Lafayette’s dream for converting the 100-acre Horse Farm into a public park got a sizeable boost in early January when Central Park Inc. announced that it raised more than $11 million in 2015. In addition to the largest lead gift from a still anonymous donor who has naming rights to the park — we’ll probably always call it the Horse Farm — 2015’s large contributions came as a $1 million challenge for matching funds from Dr. Kip Schumacher and his wife, Carolyn Doerle Schumacher, and several others who asked to remain anonymous. The challenge was met and quickly surpassed, bringing the total amount raised in December alone to $2.64 million. LCP is currently working to secure additional major donors and hopes to launch the public fundraising portion of the campaign sometime this year. The goal is to successfully raise funds for the full Phase 1 capital campaign by the end of 2017, approximately $30 million for construction and endowment. But in the meantime, funds in the bank are sufficient to begin turning earth this year, with immediate plans for walking and running trails, tree houses, playgrounds, a pond, a dog park, a farmer’s market pavilion, parking accommodations and restrooms. Get your Frisbees ready!

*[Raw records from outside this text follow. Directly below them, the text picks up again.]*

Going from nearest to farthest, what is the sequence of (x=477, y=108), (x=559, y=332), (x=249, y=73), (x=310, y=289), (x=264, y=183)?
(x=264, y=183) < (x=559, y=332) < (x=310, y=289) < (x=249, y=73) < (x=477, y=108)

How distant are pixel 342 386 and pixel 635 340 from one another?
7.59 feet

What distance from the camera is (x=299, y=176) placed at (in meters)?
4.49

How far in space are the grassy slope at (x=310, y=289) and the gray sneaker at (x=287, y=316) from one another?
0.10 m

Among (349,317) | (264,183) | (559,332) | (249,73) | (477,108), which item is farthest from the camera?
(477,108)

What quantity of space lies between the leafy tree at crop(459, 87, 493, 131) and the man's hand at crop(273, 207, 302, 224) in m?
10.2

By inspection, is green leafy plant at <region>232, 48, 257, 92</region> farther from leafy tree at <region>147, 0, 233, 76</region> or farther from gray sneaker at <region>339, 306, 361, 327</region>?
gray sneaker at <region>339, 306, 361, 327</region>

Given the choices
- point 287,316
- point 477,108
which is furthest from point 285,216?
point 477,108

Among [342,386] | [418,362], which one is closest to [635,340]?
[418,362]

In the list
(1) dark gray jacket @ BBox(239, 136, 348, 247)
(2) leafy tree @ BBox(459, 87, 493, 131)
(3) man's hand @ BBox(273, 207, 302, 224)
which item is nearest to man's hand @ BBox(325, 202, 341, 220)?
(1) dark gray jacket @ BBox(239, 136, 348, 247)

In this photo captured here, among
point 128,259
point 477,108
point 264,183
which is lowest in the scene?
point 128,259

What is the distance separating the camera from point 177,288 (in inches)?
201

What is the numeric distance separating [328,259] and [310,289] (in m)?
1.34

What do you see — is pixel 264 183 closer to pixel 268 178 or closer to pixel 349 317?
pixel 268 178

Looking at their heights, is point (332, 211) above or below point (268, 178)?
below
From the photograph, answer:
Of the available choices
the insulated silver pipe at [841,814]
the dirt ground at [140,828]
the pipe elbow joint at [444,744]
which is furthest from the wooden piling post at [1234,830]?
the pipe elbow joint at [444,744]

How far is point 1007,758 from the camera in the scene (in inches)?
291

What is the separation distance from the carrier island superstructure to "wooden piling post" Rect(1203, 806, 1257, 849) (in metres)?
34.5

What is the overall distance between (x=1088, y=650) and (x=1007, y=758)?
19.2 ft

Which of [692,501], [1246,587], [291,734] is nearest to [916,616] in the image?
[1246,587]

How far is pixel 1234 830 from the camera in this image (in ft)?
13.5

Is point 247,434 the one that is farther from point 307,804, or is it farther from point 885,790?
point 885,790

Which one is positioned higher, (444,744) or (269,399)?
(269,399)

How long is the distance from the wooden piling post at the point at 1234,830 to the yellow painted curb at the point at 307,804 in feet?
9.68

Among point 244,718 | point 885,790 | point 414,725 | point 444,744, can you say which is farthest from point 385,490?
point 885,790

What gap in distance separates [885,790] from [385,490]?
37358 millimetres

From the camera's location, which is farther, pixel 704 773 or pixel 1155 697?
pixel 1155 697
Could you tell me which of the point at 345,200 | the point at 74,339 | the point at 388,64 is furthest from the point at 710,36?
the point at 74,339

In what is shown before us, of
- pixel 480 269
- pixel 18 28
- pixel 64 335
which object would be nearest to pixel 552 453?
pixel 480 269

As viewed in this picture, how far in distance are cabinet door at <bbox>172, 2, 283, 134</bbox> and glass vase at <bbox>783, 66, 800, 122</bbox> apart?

A report released near the end of January by the Louisiana Association of United Ways paints a stark portrait of the economic insecurity in which millions in Louisiana live. The ALICE report — that’s an acronym for Asset Limited, Income Constrained, Employed — finds that nearly 700,000 households in Louisiana, or a staggering 40 percent, cannot afford the most basic cost of living and are one auto accident or extended illness away from insolvency. Eleven United Ways in the state, including the Lafayette-headquartered United Way of Acadiana, contributed to the 263-page report, which offers parish-by-parish snapshots of how what are often called the working poor subsist. Many if not most who live below the ALICE threshold work full time yet live paycheck to paycheck or are incrementally falling behind. The report relies on an array of data from local, state and federal agencies. The report, for example, identifies Lafayette’s housing affordability as “poor” while it lists as “good” both its job opportunities and community resources. Lafayette, in fact, fares relatively well along with such affluent parishes as St. Tammany and Ascension. Of the 88,500 households in the parish, 32 percent are below the ALICE threshold in Lafayette with, predictably, blacks and Hispanics worse off than whites and Asians. The ALICE Report is a good start, but will it generate action?